— Нет, это из «Полтавы».
Я подгибаю колени.
— Же–е–еня! — перехожу на стон.
Вот тебе на, а я свою Машу ругала! Необъятное не обнимешь, и наши дети обнимаются с чем–то другим… В конце концов, зачем ей в Израиле наши битвы? После спектакля мы идем пешком до Пушкинской, болтаем про видики, я хочу назвать любимые, но во мне все еще Чайковский, и ничего не вспоминается. Словно затмение. Вдруг мелькает: «Полное затмение»!! Это шокирующий фильм, сказал Леня. Да, наверное, два мужика в постели, Рембо и Верлен. Осторожно подкрадываюсь:
— Есть фильм с Ди Каприо. Про Рембо и Верлена…
— «Полное затмение»?! Любимый мой фильм.

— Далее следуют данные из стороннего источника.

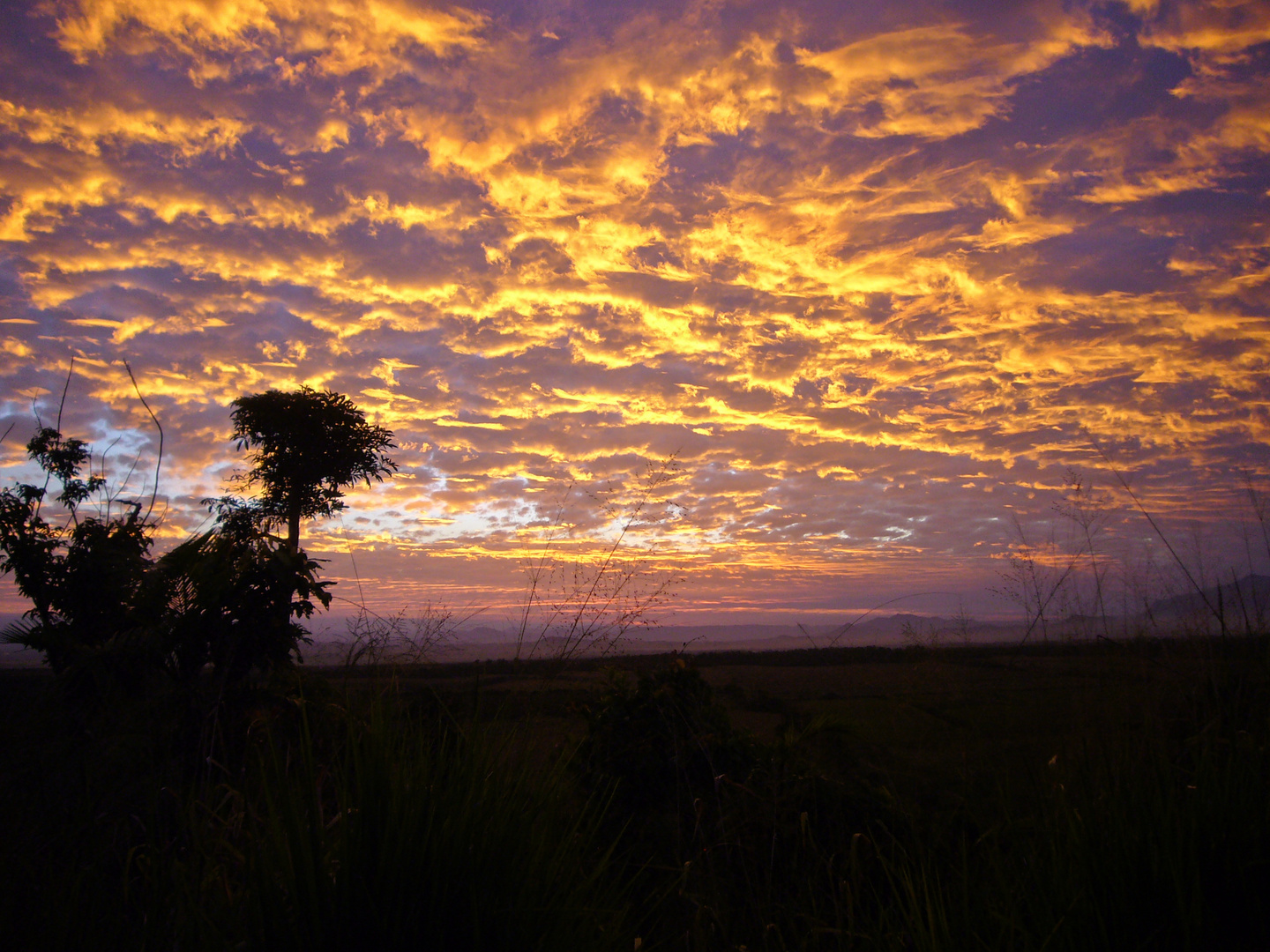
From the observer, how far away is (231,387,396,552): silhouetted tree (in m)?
18.2

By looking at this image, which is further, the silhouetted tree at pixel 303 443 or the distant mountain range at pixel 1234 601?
the silhouetted tree at pixel 303 443

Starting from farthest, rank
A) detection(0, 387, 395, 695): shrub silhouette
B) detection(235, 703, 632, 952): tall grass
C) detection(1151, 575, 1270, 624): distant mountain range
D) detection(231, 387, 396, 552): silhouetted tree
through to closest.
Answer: detection(231, 387, 396, 552): silhouetted tree → detection(0, 387, 395, 695): shrub silhouette → detection(1151, 575, 1270, 624): distant mountain range → detection(235, 703, 632, 952): tall grass

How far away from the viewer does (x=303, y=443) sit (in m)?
18.4

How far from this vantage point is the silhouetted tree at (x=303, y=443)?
715 inches

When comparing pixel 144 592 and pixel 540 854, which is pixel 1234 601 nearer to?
pixel 540 854

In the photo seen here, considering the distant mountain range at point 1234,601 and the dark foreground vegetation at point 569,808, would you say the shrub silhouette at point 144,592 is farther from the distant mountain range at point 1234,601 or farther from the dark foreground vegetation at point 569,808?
the distant mountain range at point 1234,601

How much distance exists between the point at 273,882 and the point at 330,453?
19.2 metres

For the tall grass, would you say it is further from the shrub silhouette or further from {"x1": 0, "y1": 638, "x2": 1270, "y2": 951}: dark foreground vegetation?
the shrub silhouette

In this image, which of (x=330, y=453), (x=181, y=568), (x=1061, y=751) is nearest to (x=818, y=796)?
(x=1061, y=751)

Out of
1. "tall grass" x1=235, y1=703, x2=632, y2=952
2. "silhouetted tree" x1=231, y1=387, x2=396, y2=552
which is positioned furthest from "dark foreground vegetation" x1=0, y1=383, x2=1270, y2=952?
"silhouetted tree" x1=231, y1=387, x2=396, y2=552

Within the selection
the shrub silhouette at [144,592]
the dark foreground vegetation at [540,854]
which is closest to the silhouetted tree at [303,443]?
the shrub silhouette at [144,592]

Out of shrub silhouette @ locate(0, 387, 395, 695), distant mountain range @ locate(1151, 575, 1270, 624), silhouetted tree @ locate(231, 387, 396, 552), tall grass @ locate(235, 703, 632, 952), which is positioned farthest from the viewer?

Я его без перевода смотрела, на французском.
Слава богу, и бог с ней, с Полтавой… Надо прощаться: Женя в выходной едет к бабушке с дедушкой, к
— Жень, мне хочется тебе сказать… Гоша был удивительным человеком. Мне повезло, что я его знала.
— Вы мне тоже ужасно понравились.
— Но я скучная на самом деле. Если волшебник спросит, не знаю, что и попросить. Я познакомилась с одним писателем недавно, с ним интересно… Раньше бы бросилась развивать отношения, флиртовать, а сейчас… Мне кажется, во мне что–то исчезло… Такая тетя, жена депутата…
— Ну, ничего себе тетя! Столько энергии, вы даже не изменились!
— Это только в Москве… Если захочешь, скажи завтра бабушке, что мы до сих пор любим Гошу, что он в нас есть, это он не изменился… Приехал к нам в лагерь и убежал от радости в море. Прямо в одежде! Потом снял брюки, рубашку, прыгал там, в воде, махал брюками, на мачту залез… А Арнольд — ты же знаешь Арнольда?
— Папин с мамой профессор.
— Он в мире number one!! Он хотел, чтоб Гошка ходил с ним на лыжах. Гоша сказал, я полюблю ваши любимые лыжи, если вы полюбите мои любимые стихи.
— Ну и как?
— Тот попросил что–нибудь на пробу. Гоша дал ему Мандельштама, Кушнера и Горинского. Специально Ленькины стихи напечатал! Арнольд выбрал Горинского. Пошутил или нет, не знаю, но Гоша с ним придирчиво побеседовал, потом на лыжах пошел… И знаешь, в «Полном затмении» есть Гошин дух. Он тоже жил только чувствами, даже в мыслях… У него не было этих оттяжек: напиваться, бесчинствовать. Но напряжение было. Такому человеку трудно жить…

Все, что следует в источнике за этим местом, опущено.